SCHRIFTELIJKE VRAAG E-2124/01 van Mihail Papayannakis (GUE/NGL) aan de Commissie. Omzetting van de communautaire vervoerswetgeving.

SCHRIFTELIJKE VRAAG E-2124/01 van Mihail Papayannakis (GUE/NGL) aan de Commissie. Omzetting van de communautaire vervoerswetgeving.

SCHRIFTELIJKE VRAAG E-2124/01

van Mihail Papayannakis (GUE/NGL) aan de Commissie

(13 juli 2001)

Betreft: Omzetting van de communautaire vervoerswetgeving

Volgens door de Commissie in mei 2001 publiceerde gegevens is 30 % van de communautaire wetgeving nog niet in alle lidstaten in nationaal recht omzet. Zou de Commissie mij in concreto kunnen mededelen aan welke richtlijnen op vervoersgebied niet de hand wordt gehouden door Griekenland? Welke maatregelen denkt de Commissie te nemen om de tenuitvoerlegging te verzekeren van de communautaire wetgeving in deze dynamische, maar tegelijkertijd ook gevoelige sector?

Antwoord van mevrouw de Palacio namens de Commissie

(6 september 2001)

Het percentage richtlijnen voor de transportsector waarvoor nog niet alle lidstaten bij de Commissie nationale omzettingsmaatregelen hebben aangemeld, blijft inderdaad zeer hoog (30 % in mei 2001). De omzettingsgraad van de richtlijnen (d.w.z. de verhouding tussen het aantal aangemelde nationale maatregelen en het aantal voor de lidstaten geldende richtlijnen) is echter lichtjes verbeterd, van 88,5 % op 31 december 2000 tot 94 % op 1 juli 2001 voor het geheel van de transportsector.

De omzetting van de richtlijnen is altijd een probleem in bepaalde lidstaten, zoals bijvoorbeeld in Nederland wat het maritiem vervoer betreft (81 %) en in Griekenland wat het vervoer over land betreft (80 %).

De achterstand bij de omzetting is met name voor Griekenland bijzonder groot; de omzettingsgraad voor het geheel van de richtlijnen vervoer bedroeg op 1 juli 2001 slechts 86 %. Om die reden heeft de Commissie talrijke (21) inbreukprocedures moeten inleiden voor niet-mededeling van nationale omzettingsmaatregelen door Griekenland. Tien van deze procedures lopen nog steeds, meer bepaald zijn er zeven zaken aanhangig gemaakt bij het Hof van Justitie en bevinden drie procedures zich in het stadium van het uitbrengen van een met redenen omkleed advies.

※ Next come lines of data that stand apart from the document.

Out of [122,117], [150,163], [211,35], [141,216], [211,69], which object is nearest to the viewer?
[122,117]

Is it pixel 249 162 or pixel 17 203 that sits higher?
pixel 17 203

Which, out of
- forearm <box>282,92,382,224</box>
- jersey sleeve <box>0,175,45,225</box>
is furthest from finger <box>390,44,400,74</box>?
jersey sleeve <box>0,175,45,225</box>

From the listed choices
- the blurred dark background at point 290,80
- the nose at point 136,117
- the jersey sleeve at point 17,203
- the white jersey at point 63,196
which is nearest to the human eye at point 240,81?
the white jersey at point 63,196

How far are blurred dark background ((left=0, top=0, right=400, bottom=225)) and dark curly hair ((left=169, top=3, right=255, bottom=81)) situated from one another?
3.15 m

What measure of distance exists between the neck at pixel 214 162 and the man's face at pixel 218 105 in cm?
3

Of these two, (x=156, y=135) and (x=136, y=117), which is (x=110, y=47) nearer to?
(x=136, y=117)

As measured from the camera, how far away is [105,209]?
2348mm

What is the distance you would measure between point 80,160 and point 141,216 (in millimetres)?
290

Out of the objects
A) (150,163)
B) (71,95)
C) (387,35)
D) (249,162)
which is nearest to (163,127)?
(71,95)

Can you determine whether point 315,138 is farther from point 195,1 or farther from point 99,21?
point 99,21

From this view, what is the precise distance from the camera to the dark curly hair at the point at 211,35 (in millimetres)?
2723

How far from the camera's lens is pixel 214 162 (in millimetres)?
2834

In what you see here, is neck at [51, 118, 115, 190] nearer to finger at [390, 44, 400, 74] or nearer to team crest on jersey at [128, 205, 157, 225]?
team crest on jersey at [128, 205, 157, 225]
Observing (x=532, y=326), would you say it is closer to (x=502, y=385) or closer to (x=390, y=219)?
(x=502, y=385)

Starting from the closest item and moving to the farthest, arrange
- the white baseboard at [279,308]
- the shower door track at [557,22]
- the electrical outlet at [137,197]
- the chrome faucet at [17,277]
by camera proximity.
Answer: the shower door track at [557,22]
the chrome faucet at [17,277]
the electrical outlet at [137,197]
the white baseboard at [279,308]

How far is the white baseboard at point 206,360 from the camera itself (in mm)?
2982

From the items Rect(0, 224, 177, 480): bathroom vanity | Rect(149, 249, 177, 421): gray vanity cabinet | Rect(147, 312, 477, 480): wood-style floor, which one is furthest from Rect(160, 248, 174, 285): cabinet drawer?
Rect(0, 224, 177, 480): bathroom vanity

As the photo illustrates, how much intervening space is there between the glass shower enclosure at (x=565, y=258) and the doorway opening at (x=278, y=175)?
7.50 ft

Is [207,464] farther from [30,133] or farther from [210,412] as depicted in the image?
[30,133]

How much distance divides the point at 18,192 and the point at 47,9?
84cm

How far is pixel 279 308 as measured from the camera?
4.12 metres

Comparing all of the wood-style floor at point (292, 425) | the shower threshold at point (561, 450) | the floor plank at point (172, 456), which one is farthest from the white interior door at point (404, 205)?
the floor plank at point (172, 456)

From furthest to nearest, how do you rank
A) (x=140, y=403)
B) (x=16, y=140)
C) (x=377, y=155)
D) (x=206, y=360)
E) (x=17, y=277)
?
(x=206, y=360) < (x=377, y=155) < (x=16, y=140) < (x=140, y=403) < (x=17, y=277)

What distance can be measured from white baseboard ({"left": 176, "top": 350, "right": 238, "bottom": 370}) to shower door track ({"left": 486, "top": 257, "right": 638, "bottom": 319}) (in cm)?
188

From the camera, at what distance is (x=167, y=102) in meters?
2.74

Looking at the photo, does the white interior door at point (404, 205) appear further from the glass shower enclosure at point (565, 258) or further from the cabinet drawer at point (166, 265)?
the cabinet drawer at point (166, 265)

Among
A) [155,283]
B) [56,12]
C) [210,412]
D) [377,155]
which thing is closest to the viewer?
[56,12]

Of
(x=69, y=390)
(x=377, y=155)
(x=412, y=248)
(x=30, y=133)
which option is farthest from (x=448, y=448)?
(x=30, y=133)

De moeilijkheden hebben voornamelijk betrekking op de sector van het vervoer te land, meer bepaald wat de richtlijnen inzake het vervoer van gevaarlijke goederen betreft.

De Commissie buigt zich op gezette tijden over de stand van de omzetting van de richtlijnen door de lidstaten en er wordt overwogen om in dat verband nog vóór het jaareinde een speciale vergadering te houden met de Griekse autoriteiten.